In Holzhäusern, egal ob in Massivholz-, Blockbohlen- Brettstapel-, Holzrahmen- oder Holztafelbauweise, in Lehmhäusern oder in Häusern aus Strohballen oder anderen, alten oder modernen Ökobauweisen gilt überall die gleiche Regel: Unkontrolliert vorhandenes Wasser ist nahezu vernichtend für die betroffenen Bauteile, manchmal für das gesamte Gebäude.
 

Organische Materialien schimmeln deutlich schneller und stärker als mineralische Baustoffe.

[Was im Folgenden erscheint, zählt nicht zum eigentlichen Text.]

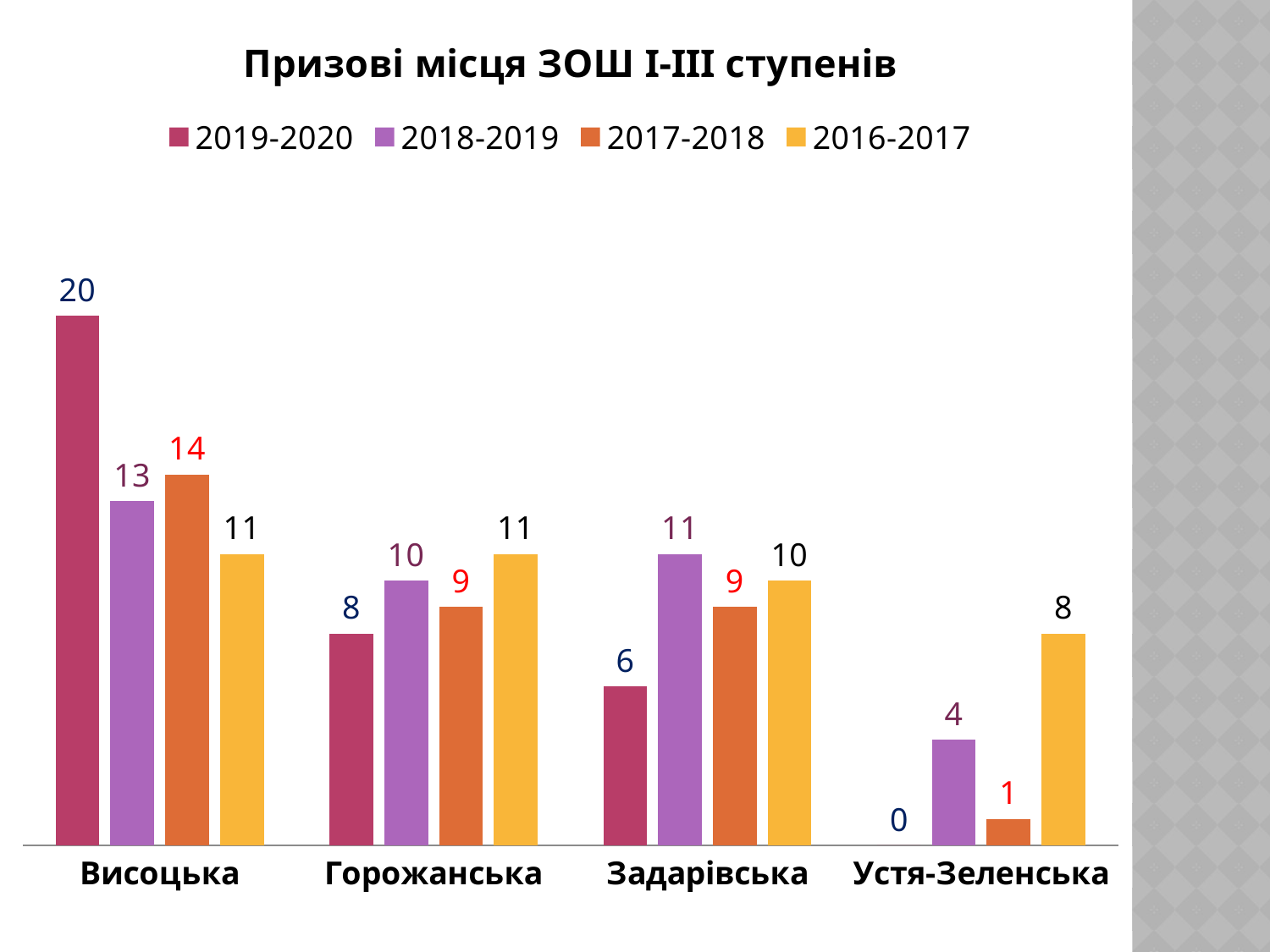
Which is larger for Горожанська: the 2018-2019 value or the 2017-2018 value? 2018-2019 What is the value for Устя-Зеленська in the 2017-2018 series? 1 What is the total of the four series values for Устя-Зеленська? 13 What is the title of the chart? Призові місця ЗОШ І-ІІІ ступенів What kind of chart is shown on the slide? Bar chart What is the difference between the 2019-2020 and 2016-2017 values for Висоцька? 9 How many series does the legend list? 4 Which category has the lowest value in the 2018-2019 series? Устя-Зеленська What is the value for Задарівська in the 2016-2017 series? 10 How many categories are shown on the x axis? 4 Which category has the highest value in the 2019-2020 series? Висоцька What is the value for Висоцька in the 2019-2020 series? 20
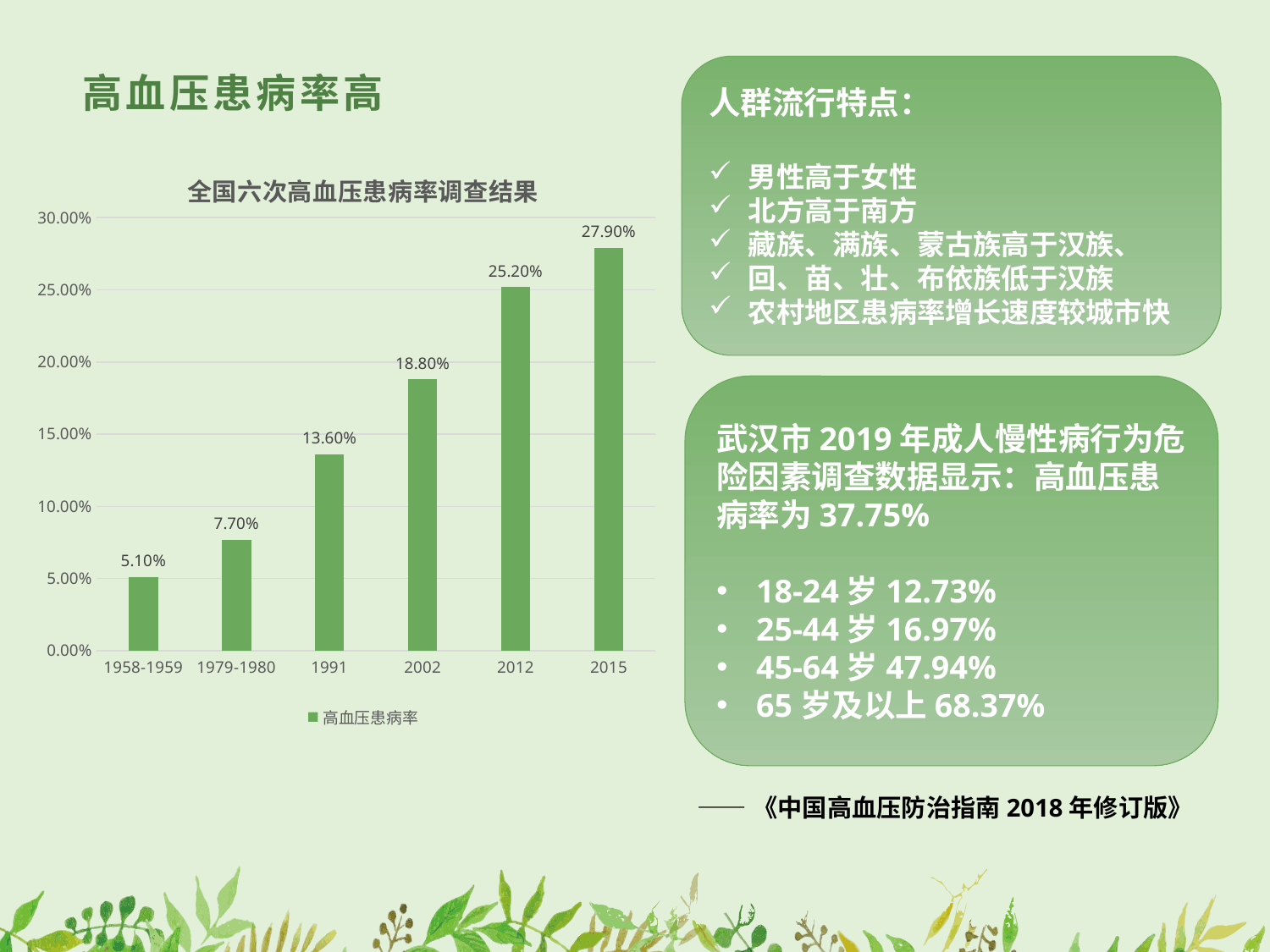
What is the difference between the values for 1979-1980 and 1958-1959? 2.60% What kind of chart is shown on the slide? Bar chart Which period has the highest hypertension prevalence rate? 2015 Is the value for 2012 greater or less than 20.00%? greater What is the difference between the values for 2015 and 2012? 2.70% What is the value shown for 2002? 18.80% What is the hypertension prevalence rate shown for 1991? 13.60% Do the values rise or fall from 1958-1959 to 2015? Rise What is the value shown for 1958-1959? 5.10% How many survey periods are shown on the x axis? 6 Which period has the lowest hypertension prevalence rate? 1958-1959 Which is larger, the value for 2002 or the value for 1991? 2002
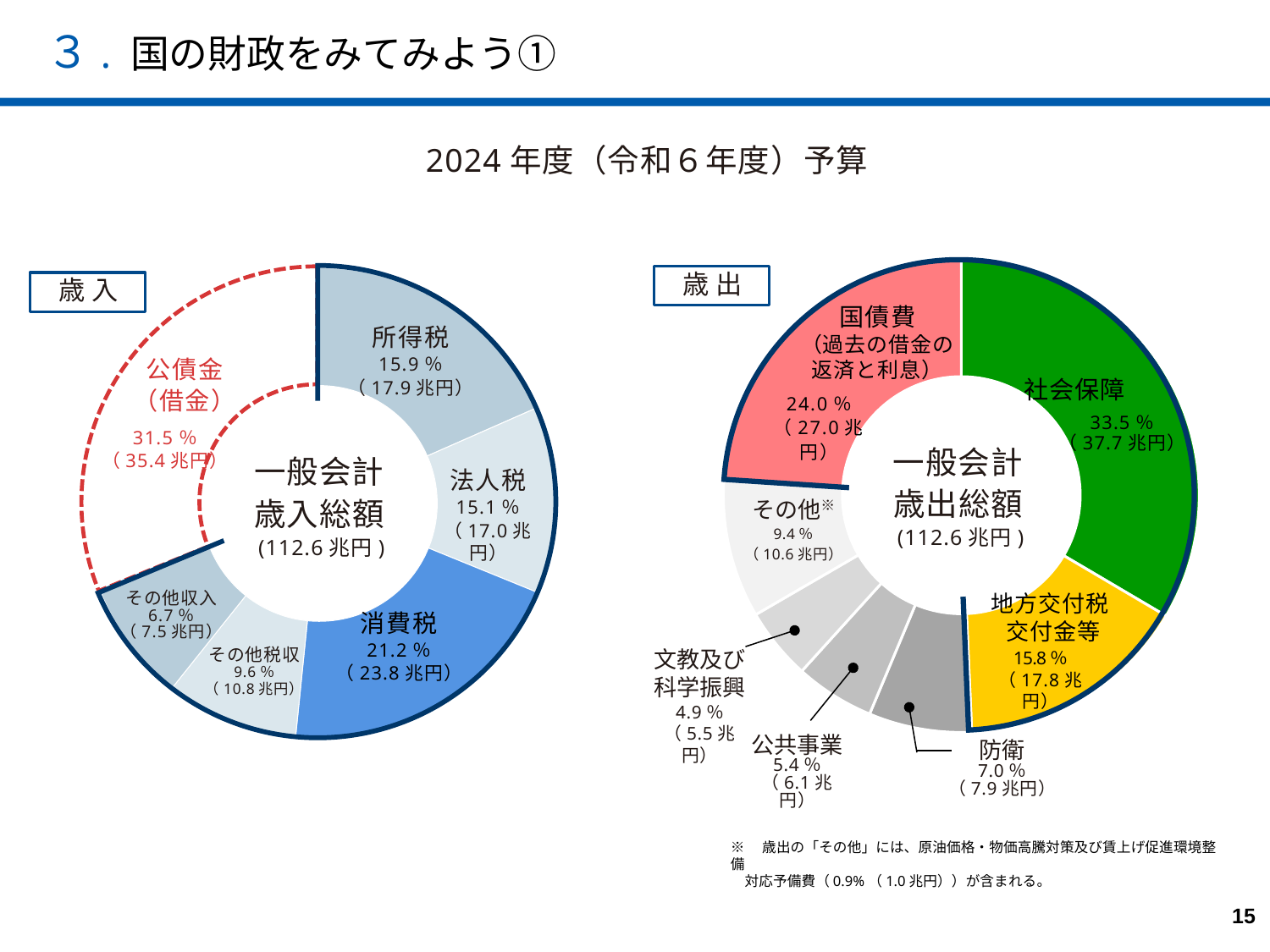
歳入のグラフで、最も割合が大きい項目はどれですか？ 公債金（借金） 歳入のグラフで、消費税の割合は何%ですか？ 21.2% 歳出のグラフで、国債費の割合は何%ですか？ 24.0% 歳出のグラフで、防衛と公共事業ではどちらの割合が大きいですか？ 防衛 歳出のグラフで、最も割合が小さい項目はどれですか？ 文教及び科学振興 歳出のグラフには項目がいくつありますか？ 7 歳入のグラフには項目がいくつありますか？ 6 このスライドの2つのグラフはどのような種類のグラフですか？ ドーナツグラフ（円グラフ） 歳入のグラフで、最も割合が小さい項目はどれですか？ その他収入 歳入のグラフで、公債金（借金）の金額はいくらですか？ 35.4兆円 歳入のグラフで、所得税と法人税の割合の差は何ポイントですか？ 0.8ポイント 歳出のグラフで、社会保障の金額はいくらですか？ 37.7兆円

Trocknungsmaßnahmen sind meist zu schwach, zu wenig umfassend, zu wenig zielgerichtet oder schlicht ungeeignet, um die Feuchte schnell genug von den Oberflächen zu entfernen, als dass Schimmelbefall verhindert werden könnte. Der oberflächliche Schimmelbefall wächst gerne in die Tiefe und natürlich in alle vorhandenen Ritzen und Spalten. Bei feuchtem Holz können sich Holz zerstörende Pilze entwickeln, die mittel- und langfristig die Statik eines ganzen Gebäudes beeinträchtigen können, wenn sie längere Zeit unentdeckt bleiben.

 

In Holzhäusern muss deswegen die Feuchte restlos abgetrocknet, sowie jeglicher Pilzbefall entdeckt und entfernt werden, wenn das Haus künftig sicher und schadensfrei bewohnt werden soll.

 

Für geschädigte Häuser ist auch zu bedenken, dass die allermeisten Versicherungen keine Schäden durch Holz zerstörende Pilze bezahlen, so dass es essenziell ist, bei einem Schaden ALLES Mögliche zu tun, damit der Schaden restlos behoben ist. Bei einem Folgeschaden mit Schimmel- und vor allem Holzzerstörerbefall kann es sonst leicht passieren, dass die Versicherung nichts zahlt mit Verweis auf einen Altschaden!